Sun Heang So · Kyung Kwang Joo ^∗

Institute for Universe & Elementary Particles, Department of Physics, Chonnam National University, Gwangju 500-757, Korea

(Received 9 July 2013 : revised 15 July 2013 : accepted 11 September 2013)

For detecting neutrinos from a nuclear power plant, we use the inverse-beta-decay reaction which a positron and a neutron after a neutrino collision with a target.

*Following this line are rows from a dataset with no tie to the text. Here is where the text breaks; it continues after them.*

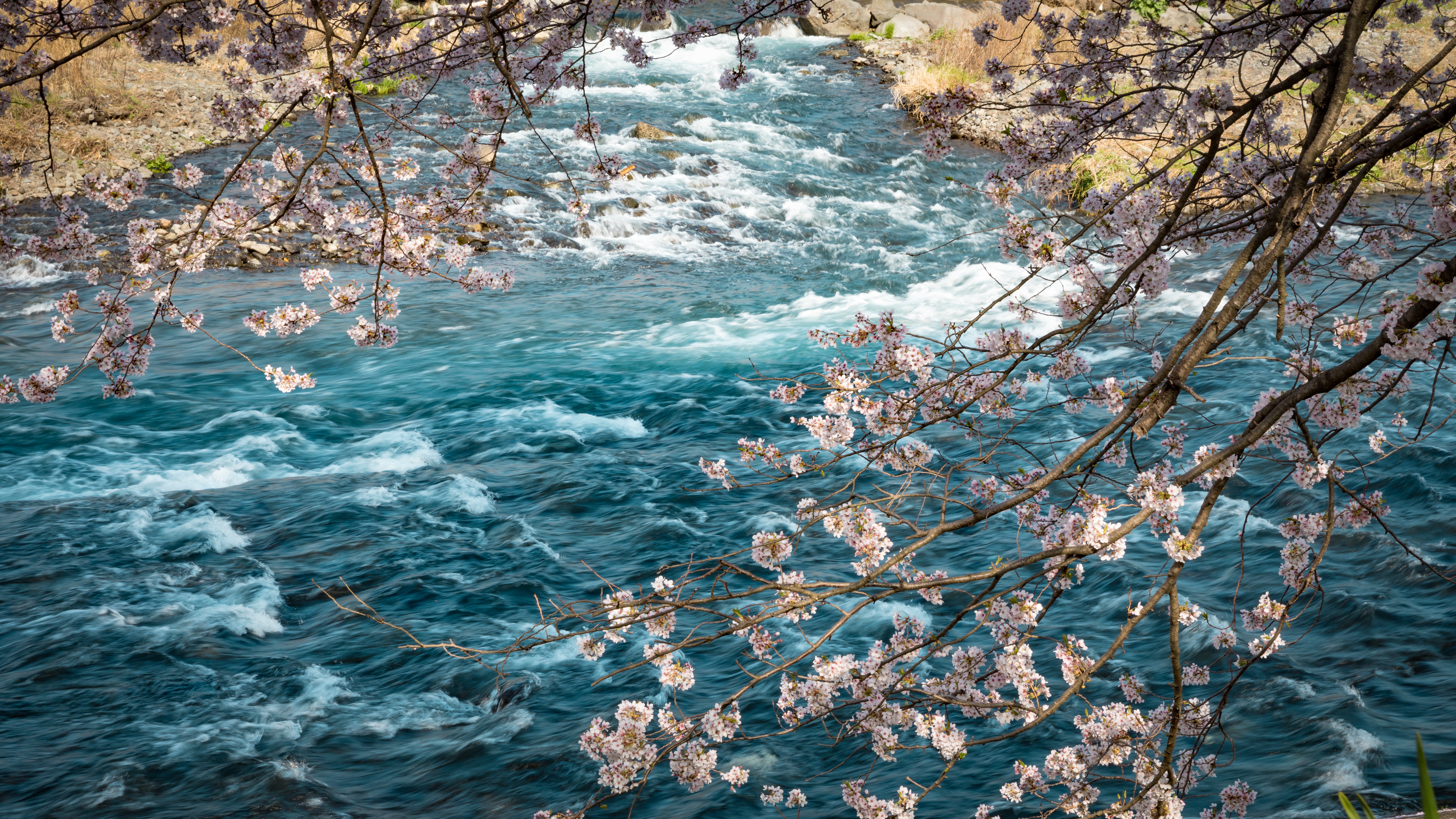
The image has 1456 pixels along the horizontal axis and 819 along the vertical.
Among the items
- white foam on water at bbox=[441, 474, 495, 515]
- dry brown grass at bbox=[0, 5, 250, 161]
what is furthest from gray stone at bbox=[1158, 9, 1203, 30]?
white foam on water at bbox=[441, 474, 495, 515]

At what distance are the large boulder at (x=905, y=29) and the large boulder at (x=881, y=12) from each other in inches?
10.6

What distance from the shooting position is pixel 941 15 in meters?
22.8

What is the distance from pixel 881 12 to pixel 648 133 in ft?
32.2

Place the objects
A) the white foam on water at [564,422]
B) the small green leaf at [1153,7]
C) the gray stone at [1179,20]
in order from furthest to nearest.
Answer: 1. the gray stone at [1179,20]
2. the small green leaf at [1153,7]
3. the white foam on water at [564,422]

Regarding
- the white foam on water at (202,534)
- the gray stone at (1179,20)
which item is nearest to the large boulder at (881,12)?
the gray stone at (1179,20)

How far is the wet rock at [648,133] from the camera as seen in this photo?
16188 mm

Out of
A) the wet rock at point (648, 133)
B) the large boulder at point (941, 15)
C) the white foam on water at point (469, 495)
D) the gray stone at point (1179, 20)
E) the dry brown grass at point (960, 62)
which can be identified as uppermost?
the large boulder at point (941, 15)

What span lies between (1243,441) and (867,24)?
23.1 meters

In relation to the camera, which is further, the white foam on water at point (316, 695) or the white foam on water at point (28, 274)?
the white foam on water at point (28, 274)

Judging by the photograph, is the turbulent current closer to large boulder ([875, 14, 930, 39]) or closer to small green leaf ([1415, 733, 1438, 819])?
small green leaf ([1415, 733, 1438, 819])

We melt Gd in a liquid scintillator in order to extend the neutron-capture cross section area. For a neutrino experiment to be successful, know the exact Gd concentration and maintain that concentration are important. To do that, we measure the Gd concentration by EDTA (Ethylene Diamine Tetra Acetic acid) and PGAA (Prompt gamma neutron activation analysis) methods and use standard samples for calibration.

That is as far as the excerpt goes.